What is required:
Retype all of the data exactly as given.

Entries supplied:
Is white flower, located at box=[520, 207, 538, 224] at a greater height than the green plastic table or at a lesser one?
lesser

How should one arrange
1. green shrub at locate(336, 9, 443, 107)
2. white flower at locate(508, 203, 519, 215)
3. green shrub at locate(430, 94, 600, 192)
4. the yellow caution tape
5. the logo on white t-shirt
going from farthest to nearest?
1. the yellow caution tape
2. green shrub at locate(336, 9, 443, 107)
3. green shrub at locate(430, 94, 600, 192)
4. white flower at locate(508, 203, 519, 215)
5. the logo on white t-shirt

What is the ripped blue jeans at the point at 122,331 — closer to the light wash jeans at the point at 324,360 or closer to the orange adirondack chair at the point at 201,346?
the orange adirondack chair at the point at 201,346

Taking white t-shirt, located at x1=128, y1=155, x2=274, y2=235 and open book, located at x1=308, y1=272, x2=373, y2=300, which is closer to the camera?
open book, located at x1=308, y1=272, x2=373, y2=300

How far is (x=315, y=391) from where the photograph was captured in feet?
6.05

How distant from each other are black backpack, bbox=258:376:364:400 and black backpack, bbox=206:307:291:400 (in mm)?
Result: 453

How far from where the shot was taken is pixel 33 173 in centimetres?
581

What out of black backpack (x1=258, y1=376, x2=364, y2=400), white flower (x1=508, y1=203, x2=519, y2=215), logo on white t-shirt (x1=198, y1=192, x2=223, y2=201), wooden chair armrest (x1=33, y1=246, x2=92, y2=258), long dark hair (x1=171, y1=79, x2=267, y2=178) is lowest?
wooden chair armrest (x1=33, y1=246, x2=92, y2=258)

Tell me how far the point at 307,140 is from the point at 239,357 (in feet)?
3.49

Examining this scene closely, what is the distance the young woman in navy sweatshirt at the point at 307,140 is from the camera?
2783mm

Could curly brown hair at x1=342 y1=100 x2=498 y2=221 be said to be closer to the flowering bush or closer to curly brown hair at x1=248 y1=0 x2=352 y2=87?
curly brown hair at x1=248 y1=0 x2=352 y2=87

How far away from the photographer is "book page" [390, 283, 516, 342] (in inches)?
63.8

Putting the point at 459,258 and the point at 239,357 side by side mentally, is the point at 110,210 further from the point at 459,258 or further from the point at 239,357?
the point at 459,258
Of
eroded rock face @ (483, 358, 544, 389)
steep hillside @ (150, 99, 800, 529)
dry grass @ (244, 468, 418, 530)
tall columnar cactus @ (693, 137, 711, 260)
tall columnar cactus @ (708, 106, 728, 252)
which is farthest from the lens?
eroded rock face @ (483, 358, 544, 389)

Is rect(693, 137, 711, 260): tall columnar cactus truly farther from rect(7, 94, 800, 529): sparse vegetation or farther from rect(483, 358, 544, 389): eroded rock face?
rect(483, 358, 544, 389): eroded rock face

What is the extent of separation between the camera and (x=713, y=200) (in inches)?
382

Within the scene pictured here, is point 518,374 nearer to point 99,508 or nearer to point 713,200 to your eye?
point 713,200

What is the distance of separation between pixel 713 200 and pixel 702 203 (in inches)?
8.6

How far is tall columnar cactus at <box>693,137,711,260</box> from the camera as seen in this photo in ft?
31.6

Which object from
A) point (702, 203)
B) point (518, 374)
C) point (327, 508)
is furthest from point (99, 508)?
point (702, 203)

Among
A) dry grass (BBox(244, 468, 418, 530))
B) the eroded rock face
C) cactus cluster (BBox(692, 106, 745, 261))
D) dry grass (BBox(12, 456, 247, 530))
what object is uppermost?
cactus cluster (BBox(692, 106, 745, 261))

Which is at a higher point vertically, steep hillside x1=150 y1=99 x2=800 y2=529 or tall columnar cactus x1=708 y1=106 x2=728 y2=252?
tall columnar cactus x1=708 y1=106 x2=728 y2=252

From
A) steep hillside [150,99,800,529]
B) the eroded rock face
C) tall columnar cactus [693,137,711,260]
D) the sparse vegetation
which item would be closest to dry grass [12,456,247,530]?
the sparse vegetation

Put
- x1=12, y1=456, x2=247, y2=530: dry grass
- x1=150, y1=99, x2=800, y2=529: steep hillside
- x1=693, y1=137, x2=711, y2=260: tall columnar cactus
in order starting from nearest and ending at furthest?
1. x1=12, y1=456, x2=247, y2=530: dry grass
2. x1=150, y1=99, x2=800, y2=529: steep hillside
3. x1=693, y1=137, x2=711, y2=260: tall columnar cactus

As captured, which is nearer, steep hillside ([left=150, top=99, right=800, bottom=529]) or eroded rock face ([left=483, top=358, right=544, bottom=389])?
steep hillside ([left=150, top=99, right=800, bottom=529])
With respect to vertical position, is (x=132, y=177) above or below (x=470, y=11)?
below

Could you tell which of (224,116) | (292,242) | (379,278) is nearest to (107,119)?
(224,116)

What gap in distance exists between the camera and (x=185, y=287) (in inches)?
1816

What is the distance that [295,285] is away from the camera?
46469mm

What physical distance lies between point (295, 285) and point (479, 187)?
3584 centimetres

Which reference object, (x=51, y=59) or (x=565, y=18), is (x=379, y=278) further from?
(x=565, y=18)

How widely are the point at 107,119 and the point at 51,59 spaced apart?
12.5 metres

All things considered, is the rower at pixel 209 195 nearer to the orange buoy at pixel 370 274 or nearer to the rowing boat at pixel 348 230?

Exercise result:
Is white flower, located at box=[520, 207, 538, 224] at a greater height than the green plastic table or at a lesser one?
lesser

How should one arrange
1. green shrub at locate(336, 9, 443, 107)
2. white flower at locate(508, 203, 519, 215)
3. green shrub at locate(430, 94, 600, 192)
4. the yellow caution tape
5. the logo on white t-shirt
going from farthest to nearest?
1. the yellow caution tape
2. green shrub at locate(336, 9, 443, 107)
3. green shrub at locate(430, 94, 600, 192)
4. white flower at locate(508, 203, 519, 215)
5. the logo on white t-shirt

What is the ripped blue jeans at the point at 122,331 — closer to the light wash jeans at the point at 324,360 or closer to the orange adirondack chair at the point at 201,346?
the orange adirondack chair at the point at 201,346

Taking white t-shirt, located at x1=128, y1=155, x2=274, y2=235 and open book, located at x1=308, y1=272, x2=373, y2=300, which is closer to the camera?
open book, located at x1=308, y1=272, x2=373, y2=300

How far is (x=315, y=391) from where the photograph was captured in feet?
6.05

How distant from each other are black backpack, bbox=258:376:364:400 and black backpack, bbox=206:307:291:400 (in mm)?
Result: 453

How far from where the shot was taken is pixel 33 173 in centimetres?
581

What out of black backpack (x1=258, y1=376, x2=364, y2=400), white flower (x1=508, y1=203, x2=519, y2=215), logo on white t-shirt (x1=198, y1=192, x2=223, y2=201), wooden chair armrest (x1=33, y1=246, x2=92, y2=258), long dark hair (x1=171, y1=79, x2=267, y2=178) is lowest?
wooden chair armrest (x1=33, y1=246, x2=92, y2=258)

Tell me how far the point at 307,140 is from the point at 239,357 (in feet)?
3.49

Examining this scene closely, what is the distance the young woman in navy sweatshirt at the point at 307,140 is from the camera?
2783mm

Could curly brown hair at x1=342 y1=100 x2=498 y2=221 be said to be closer to the flowering bush or closer to curly brown hair at x1=248 y1=0 x2=352 y2=87?
curly brown hair at x1=248 y1=0 x2=352 y2=87

How far away from the photographer is "book page" [390, 283, 516, 342] (in inches)?
63.8

Putting the point at 459,258 and the point at 239,357 side by side mentally, is the point at 110,210 further from the point at 459,258 or further from the point at 239,357?
the point at 459,258
Of
eroded rock face @ (483, 358, 544, 389)
steep hillside @ (150, 99, 800, 529)
dry grass @ (244, 468, 418, 530)
tall columnar cactus @ (693, 137, 711, 260)
tall columnar cactus @ (708, 106, 728, 252)
which is farthest from the lens?
eroded rock face @ (483, 358, 544, 389)

Is rect(693, 137, 711, 260): tall columnar cactus truly farther from rect(7, 94, 800, 529): sparse vegetation or farther from rect(483, 358, 544, 389): eroded rock face?
rect(483, 358, 544, 389): eroded rock face

What is the extent of separation between the camera and (x=713, y=200) (in inches)?
382

Within the scene pictured here, is point 518,374 nearer to point 99,508 or nearer to point 713,200 to your eye?
point 713,200

What is the distance of separation between pixel 713 200 and pixel 702 203 (in inches)?
8.6

How far is tall columnar cactus at <box>693,137,711,260</box> from the camera as seen in this photo in ft?
31.6

Which object from
A) point (702, 203)
B) point (518, 374)
C) point (327, 508)
is furthest from point (99, 508)?
point (702, 203)

Among
A) dry grass (BBox(244, 468, 418, 530))
B) the eroded rock face
C) cactus cluster (BBox(692, 106, 745, 261))
D) dry grass (BBox(12, 456, 247, 530))
what object is uppermost?
cactus cluster (BBox(692, 106, 745, 261))

Which is at a higher point vertically, steep hillside x1=150 y1=99 x2=800 y2=529 or tall columnar cactus x1=708 y1=106 x2=728 y2=252?
tall columnar cactus x1=708 y1=106 x2=728 y2=252

From
A) steep hillside [150,99,800,529]
B) the eroded rock face
C) tall columnar cactus [693,137,711,260]
D) the sparse vegetation
which item would be closest to dry grass [12,456,247,530]?
the sparse vegetation

Put
- x1=12, y1=456, x2=247, y2=530: dry grass
- x1=150, y1=99, x2=800, y2=529: steep hillside
- x1=693, y1=137, x2=711, y2=260: tall columnar cactus
in order starting from nearest and ending at furthest?
1. x1=12, y1=456, x2=247, y2=530: dry grass
2. x1=150, y1=99, x2=800, y2=529: steep hillside
3. x1=693, y1=137, x2=711, y2=260: tall columnar cactus

As captured, which is nearer, steep hillside ([left=150, top=99, right=800, bottom=529]) or eroded rock face ([left=483, top=358, right=544, bottom=389])?
steep hillside ([left=150, top=99, right=800, bottom=529])
With respect to vertical position, is (x=132, y=177) above or below (x=470, y=11)?
below

Could you tell which of (224,116) | (292,242) | (379,278) is nearest to (107,119)?
(224,116)

What gap in distance exists between the camera and (x=185, y=287) (in inches)?
1816

What is the distance that [295,285] is away from the camera?
46469mm

What physical distance lies between point (295, 285) and point (479, 187)?
3584 centimetres

Which reference object, (x=51, y=59) or (x=565, y=18), is (x=379, y=278) further from?
(x=565, y=18)

How widely are the point at 107,119 and the point at 51,59 spaced apart?
12.5 metres

All things considered, is the rower at pixel 209 195 nearer to the orange buoy at pixel 370 274 or nearer to the rowing boat at pixel 348 230?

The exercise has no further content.